4. Query understanding and expansion
Before retrieval, we run the user’s question through a small LLM to rewrite it. This does three things: expands abbreviations (“MRR” → “monthly recurring revenue”), splits multi-part questions into sub-queries, and generates hypothetical answers (HyDE) for cases where the answer’s phrasing differs from the question’s. The cost is one extra LLM call per query; the quality improvement is dramatic.
5. Reranking
Retrieval gives you 20 to 50 candidate chunks. A reranker, usually a cross-encoder like Cohere Rerank or a BGE reranker, scores each (query, chunk) pair together and picks the top 5 to 10 for the prompt. This step alone often doubles answer quality. Skipping the reranker to save latency is false economy.
6. Generation with structured output and citations
The prompt doesn’t just contain the chunks. It has strict instructions: answer only from the provided context, cite every factual claim with a chunk ID, respond with a specific JSON structure if the output will be rendered programmatically. We use the model’s structured output features (OpenAI’s JSON Schema mode, Anthropic’s tool use) to force the shape. Free-form prose invites hallucination.
7. Evaluation and guardrails
Production RAG needs a continuous evaluation loop. We maintain a dataset of realistic questions with ground-truth answers, and run the pipeline against it on every change. Metrics: retrieval recall, answer accuracy, citation validity, latency, cost per query. For guardrails, we validate that every citation in the output actually supports the claim (a second LLM call or simple text match), and flag or block the answer if not.
What to build vs buy
The ecosystem has matured. You shouldn’t write everything from scratch, but you also shouldn’t abandon control to an all-in-one platform that locks you in.
- Build yourself: chunking strategy, metadata schema, retrieval fusion, prompt templates, evaluation harness. These are where your product differentiates.
- Use libraries: LlamaIndex or LangChain for orchestration glue, but lightly, they’re easy to get locked into.

Task requirements:
a: Return the RAG pipeline passage verbatim from "- Build yourself: chunking" to "get locked into.".
b: Answer these questions using the RAG pipeline passage:
(i) How many candidate chunks does retrieval give before reranking?
(ii) What does the query rewriting expand "MRR" into?
(iii) Which libraries are suggested for orchestration glue?
c: Extend the RAG pipeline passage, picking up after its last sentence.
The lines that follow the RAG pipeline passage come from a different source.

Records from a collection
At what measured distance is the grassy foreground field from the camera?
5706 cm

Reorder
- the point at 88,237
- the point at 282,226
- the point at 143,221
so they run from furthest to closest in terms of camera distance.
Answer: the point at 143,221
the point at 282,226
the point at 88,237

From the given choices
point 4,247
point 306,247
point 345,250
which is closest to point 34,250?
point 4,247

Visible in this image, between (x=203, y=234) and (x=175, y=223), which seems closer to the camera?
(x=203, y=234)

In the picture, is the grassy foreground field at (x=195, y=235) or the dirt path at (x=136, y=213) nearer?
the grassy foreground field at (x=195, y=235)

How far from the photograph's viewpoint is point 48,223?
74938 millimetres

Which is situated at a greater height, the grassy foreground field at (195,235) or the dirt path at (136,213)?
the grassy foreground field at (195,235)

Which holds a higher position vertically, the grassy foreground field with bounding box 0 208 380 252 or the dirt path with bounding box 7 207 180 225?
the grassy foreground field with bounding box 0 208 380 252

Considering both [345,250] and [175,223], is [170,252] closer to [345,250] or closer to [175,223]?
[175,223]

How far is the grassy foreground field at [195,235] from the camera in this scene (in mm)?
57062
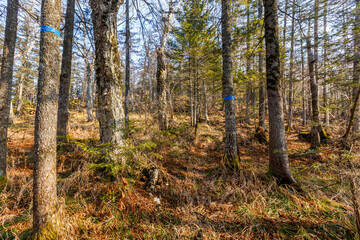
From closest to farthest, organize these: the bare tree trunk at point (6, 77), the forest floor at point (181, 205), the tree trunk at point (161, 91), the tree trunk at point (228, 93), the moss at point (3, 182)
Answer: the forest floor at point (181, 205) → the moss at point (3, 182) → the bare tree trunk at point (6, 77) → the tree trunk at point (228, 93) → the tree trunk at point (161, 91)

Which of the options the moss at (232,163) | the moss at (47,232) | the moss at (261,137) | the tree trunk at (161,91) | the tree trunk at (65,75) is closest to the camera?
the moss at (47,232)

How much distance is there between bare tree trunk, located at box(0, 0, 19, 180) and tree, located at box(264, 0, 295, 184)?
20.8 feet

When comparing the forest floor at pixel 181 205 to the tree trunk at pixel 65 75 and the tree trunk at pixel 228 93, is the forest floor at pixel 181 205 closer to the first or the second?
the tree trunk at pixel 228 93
* * *
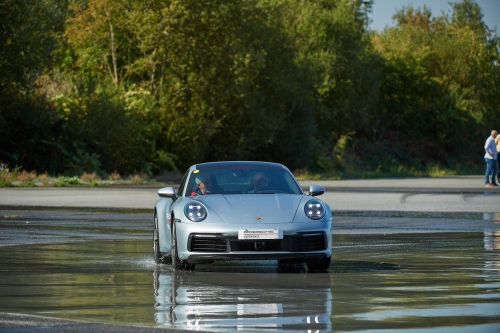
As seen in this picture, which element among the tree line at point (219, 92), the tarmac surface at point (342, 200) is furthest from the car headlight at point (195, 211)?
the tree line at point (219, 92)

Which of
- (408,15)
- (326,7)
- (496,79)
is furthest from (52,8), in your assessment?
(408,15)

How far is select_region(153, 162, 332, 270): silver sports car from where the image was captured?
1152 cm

Answers for the tasks:
a:
- Build yourself: chunking strategy, metadata schema, retrieval fusion, prompt templates, evaluation harness. These are where your product differentiates.
- Use libraries: LlamaIndex or LangChain for orchestration glue, but lightly, they’re easy to get locked into.

b:
(i) 20 to 50
(ii) Monthly recurring revenue
(iii) LlamaIndex or LangChain

c:
- Buy: vector databases (Pinecone, Weaviate, pgvector), rerankers (Cohere, Voyage), observability (LangSmith, Helicone), LLM providers (OpenAI, Anthropic, Google). Don’t host your own model for production RAG unless you have a specific reason.
Cost and latency reality
Real users ask a lot of questions. A RAG system that feels great in the demo at $0.10 per query will cost $30,000 a month at 10k queries a day, which is nothing for a mid-size B2B product. The main levers:
- Cache aggressive. Embedding cache, query-expansion cache, and LLM response cache for identical questions.
- Use smaller models where you can. Query rewriting and reranking don’t need GPT-4. A Haiku or GPT-4o-mini is fine and cuts cost 10x.
- Stream the answer. Perceived latency matters more than total latency. Start streaming tokens the moment generation begins.
- Batch where possible. Embedding calls, reranking calls, evaluation runs, all batch-friendly, much cheaper in bulk.
What we’d tell a team starting today
Start with a single-source, single-question RAG, one document type, one question type, one user group. Get evaluation set up on day one. Ship the thinnest possible version to real users, collect failure cases, iterate on retrieval and prompts. Expand scope only after the narrow case works reliably. Most failed RAG projects tried to do too much at once before having infrastructure to know when things broke.
And keep a paper trail. Every chunk, every retrieval, every generation, every user rating, log it all. RAG systems get better with data about how they’re used. That data is the moat.